The old printer in the computer room skips, on average, 1 character in 25 (i.e., the chance of skipping any particular character is 1/25).
First part :
Determine the probability that a line of 45 characters is printed without a skip.
for the first part I thought that the probability of printing without a skip is 1-1/25, for the 45 characters : (24/25)^45 but it confuses me, I think I need to solve it with geometric series but not sure
Second part: Determine the probability that at least one character is skipped in the first 12.

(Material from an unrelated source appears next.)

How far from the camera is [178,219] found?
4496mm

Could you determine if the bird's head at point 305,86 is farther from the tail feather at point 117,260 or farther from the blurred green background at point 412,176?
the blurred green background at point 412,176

For the second part 1- probability (without a skip in the first 12)
1- (24/25)^12
Really unsure about this problem, can someone help me?
Since the problem only gives the average probability, you are supposed to assume the Poisson distribution according to which \begin{equation*} P(x)=\frac{e^{-\lambda }\lambda ^{x}}{x!}\text{, where }\lambda \text{ is the average number of events.} \end{equation*}
Determine the probability that a line of 45 characters is printed without a skip: Since $1$ error occurs on average for $25$ characters, \begin{equation*} \lambda =45/25=1.8\text{ skips per }45\text{ characters on average.} \end{equation*} Then, \begin{equation*} P(x=0)=\frac{e^{-1.8}\times (1.8)^{0}}{0!}=e^{-1.8}\approx 0.16530\text{.} \end{equation*} Determine the probability that at least one character is skipped in the first $12$: This time \begin{equation*} \lambda =12/25=0.48\text{ skips per }12\text{ characters on average.} \end{equation*} Note that, \begin{equation*} P(x=0)=\frac{e^{-0.48}\times (1.8)^{0}}{0!}=e^{-0.48} \end{equation*} and we have \begin{equation*} P(x\geq 1)=1-P(x=0)=1-e^{-0.48}\approx 0.38122\text{.} \end{equation*} All the Best.